En 2050, selon le scénario du GIEC, notre climat sera celui de Montpellier il y a 30 ans » introduit Arnaud Descotes, directeur technique du comité Champagne, lors de la journée technique des œnologues de Champagne. C’est ce 15 octobre sur le salon des vins effervescents VITeff que la profession champenoise s’est réunie pour échanger sur le changement climatique et son impact sur les vins de champagne. Sans se montrer alarmiste, Arnaud Descotes invite les vignerons champenois à d’ores et déjà réfléchir et à raisonner leur travail. « D’ici 2050, il n’y a pas de grosses inquiétudes à avoir quant à la qualité de nos vins avec nos cépages et nos modes de culture actuels. La grande inconnue est plutôt entre 2050 et 2100. Il faut se préparer au pire, et déjà y travailler ensemble » poursuit le directeur.
A court terme, Arnaud Descotes évoque l’entretien des sols et la variabilité des cépages. A moyen et long terme, « des nouveaux portes greffes, des nouveaux cépages et les vignes semi-larges, qui permettraient d’augmenter l’acidité des vins. La surface foliaire serait diminuée de 20 %, mais il y aurait moins d’évapotranspiration, donc moins besoin d’eau pour la vigne si un jour nous devons irriguer » détaille Arnaud Descotes.
En 30 ans, le comité champagne a enregistré une augmentation du degré alcoolique moyen des vins de 0,8 %, passant de 9,5 % vol à 10,3 %vol, une baisse de l’acidité totale de 1,5 g/L et des dates de vendange avancées d’environ 20 jours. « Tout cela impacte les équilibres des vins, notamment sur les stabilités tartriques et protéiques, mais influe sur la finesse et le potentiel de garde » énumère Nicolas Follet, vigneron champenois et œnologue-conseil d’Oenosense Consulting. Force de vinifications de vins effervescents à l’étranger dans des climats chauds comme en Argentine, Nicolas Follet alerte ses clients sur les risques d’altération du raisin, récolté à plus haute température que d’habitude, d’oxydation rapide des moûts et de débourbages plus complexes. « De nombreuses techniques existent aujourd’hui sur moûts, comme la bioprotection, mais aussi sur vins, comme la désalcoolisation. Il ne faut pas en avoir peur. Sur des essais de désalcoolisation en Argentine, j’ai obtenu une réduction de 0,6 % sans perte qualitative » explique Nicolas Follet.
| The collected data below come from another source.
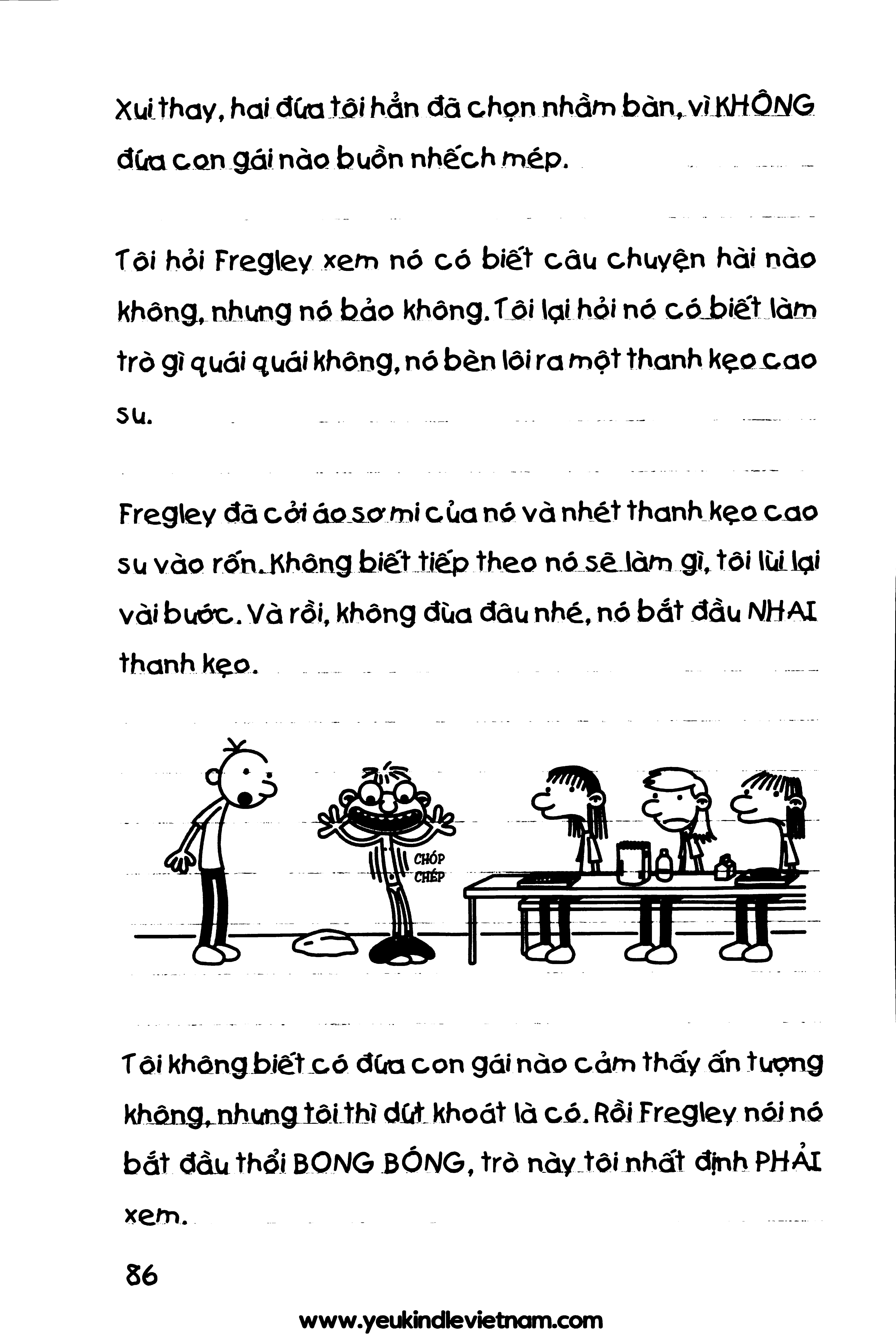 Xui thay, hai đứa tôi hẳn đã chọn nhầm bàn, vì KHÔNG đứa con gái nào buồn nhếch mép.

Tôi hỏi Fregley xem nó có biết câu chuyện hài nào không, nhưng nó bảo không. Tôi lại hỏi nó có biết làm trò gì quái quái không, nó bèn lôi ra một thanh kẹo cao su.

Fregley đã cởi áo sơ mi của nó và nhét thanh kẹo cao su vào rốn. Không biết tiếp theo nó sẽ làm gì, tôi lùi lại vài bước. Và rồi, không đùa đâu nhé, nó bắt đầu NHAI thanh kẹo.

CHÓP
CHÉP

Tôi không biết có đứa con gái nào cảm thấy ấn tượng không, nhưng tôi thì dứt khoát là có. Rồi Fregley nói nó bắt đầu thổi BONG BÓNG, trò này tôi nhất định PHẢI xem.

86

www.yeukindlevietnam.com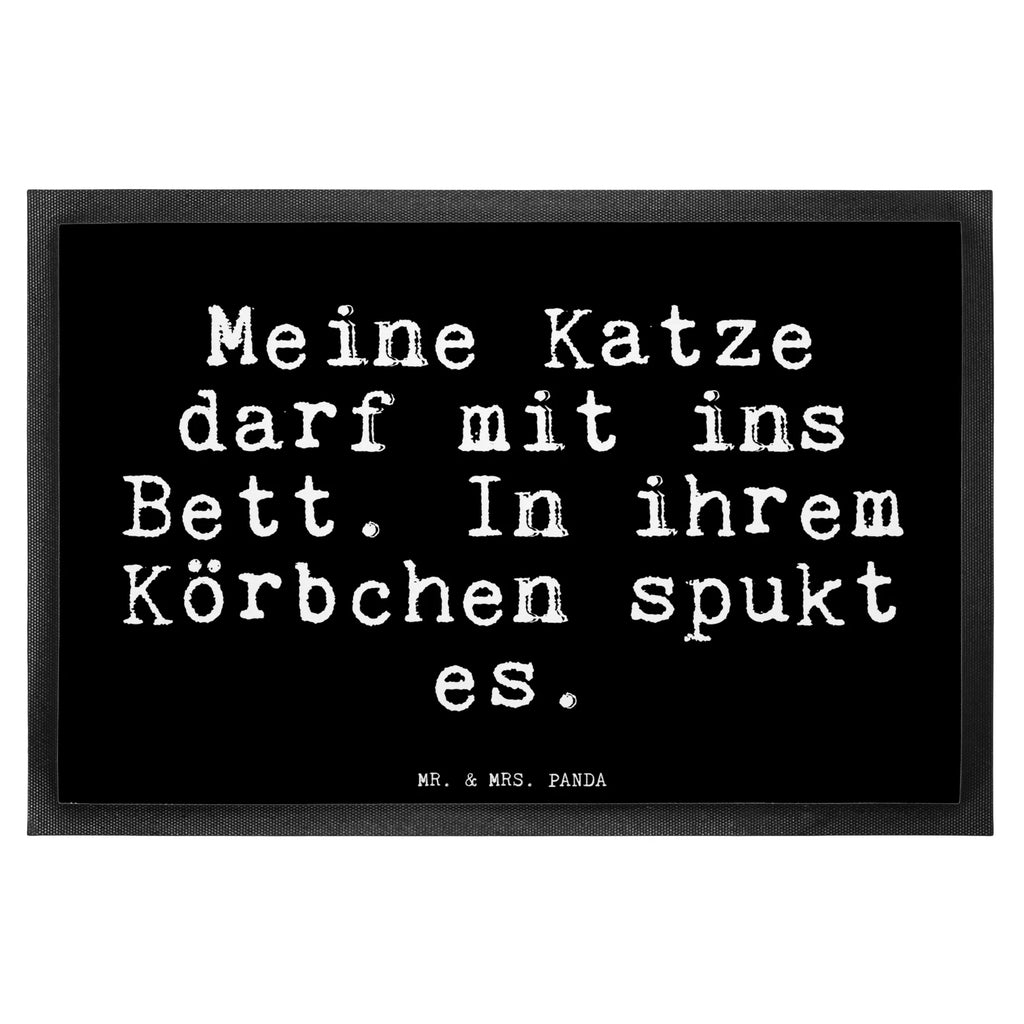 Meine Katze darf mit ins Bett. In ihrem Körbchen spukt es.

MR. & MRS. PANDA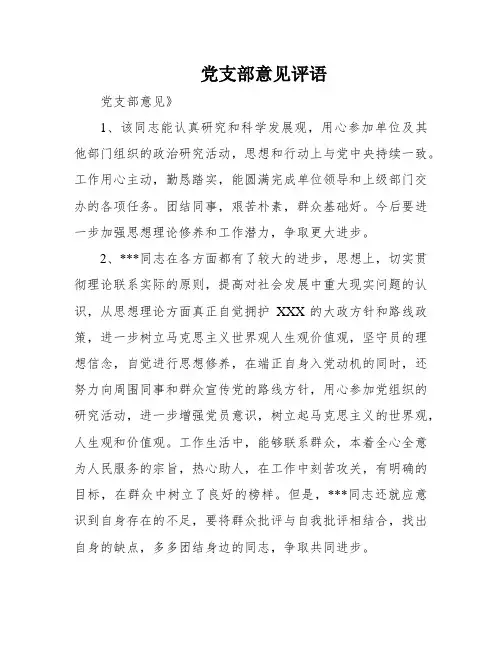 党支部意见评语

党支部意见》

1、该同志能认真研究和科学发展观，用心参加单位及其他部门组织的政治研究活动，思想和行动上与党中央持续一致。工作用心主动，勤恳踏实，能圆满完成单位领导和上级部门交办的各项任务。团结同事，艰苦朴素，群众基础好。今后要进一步加强思想理论修养和工作潜力，争取更大进步。

2、***同志在各方面都有了较大的进步，思想上，切实贯彻理论联系实际的原则，提高对社会发展中重大现实问题的认识，从思想理论方面真正自觉拥护 XXX 的大政方针和路线政策，进一步树立马克思主义世界观人生观价值观，坚守员的理想信念，自觉进行思想修养，在端正自身入党动机的同时，还努力向周围同事和群众宣传党的路线方针，用心参加党组织的研究活动，进一步增强党员意识，树立起马克思主义的世界观，人生观和价值观。工作生活中，能够联系群众，本着全心全意为人民服务的宗旨，热心助人，在工作中刻苦攻关，有明确的目标，在群众中树立了良好的榜样。但是，***同志还就应意识到自身存在的不足，要将群众批评与自我批评相结合，找出自身的缺点，多多团结身边的同志，争取共同进步。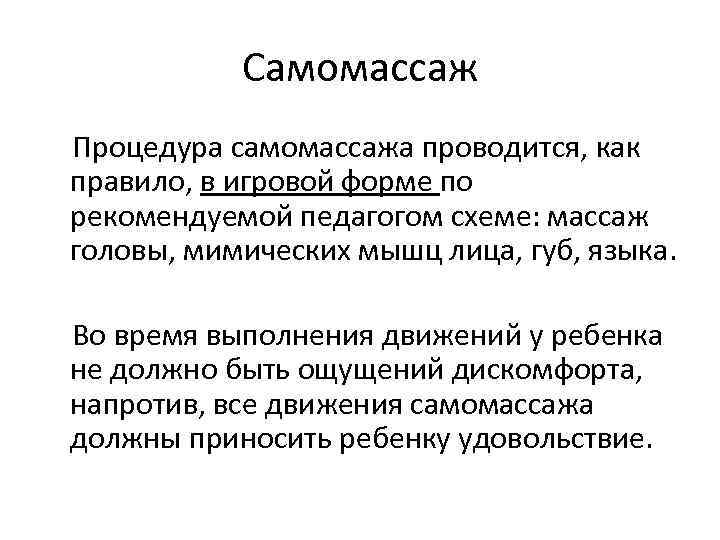 Самомассаж

Процедура самомассажа проводится, как правило, в игровой форме по рекомендуемой педагогом схеме: массаж головы, мимических мышц лица, губ, языка.

Во время выполнения движений у ребенка не должно быть ощущений дискомфорта, напротив, все движения самомассажа должны приносить ребенку удовольствие.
Un intérêt pour les expériences de vinification plus "sudistes" des œnologues de Champagne, notamment marqué par l’interventions de Daniel Granès, directeur scientifique de l’Institut Coopératif du Vin (ICV). « Il faut connaitre sa matrice et bien analyser ses paramètres pour comprendre son évolution. Cela peut permettre d'utiliser de nouvelles levures, bactéries ou autres microorganismes d'intérêts qui ajusteront un de ses paramètres, comme l'acidité par exemple » pose le directeur scientifique. « J’insiste sur le pilotage de la fermentation, et surtout sa première moitié. C’est très important, notamment sur l’apport en nutriments azotés et en oxygène. Cela peut sembler basique mais je pense que ce sont des points sur lesquelles il va falloir être vigilant sur vos vins » constate Daniel Granès. Des nouveaux leviers à tester dès que possible.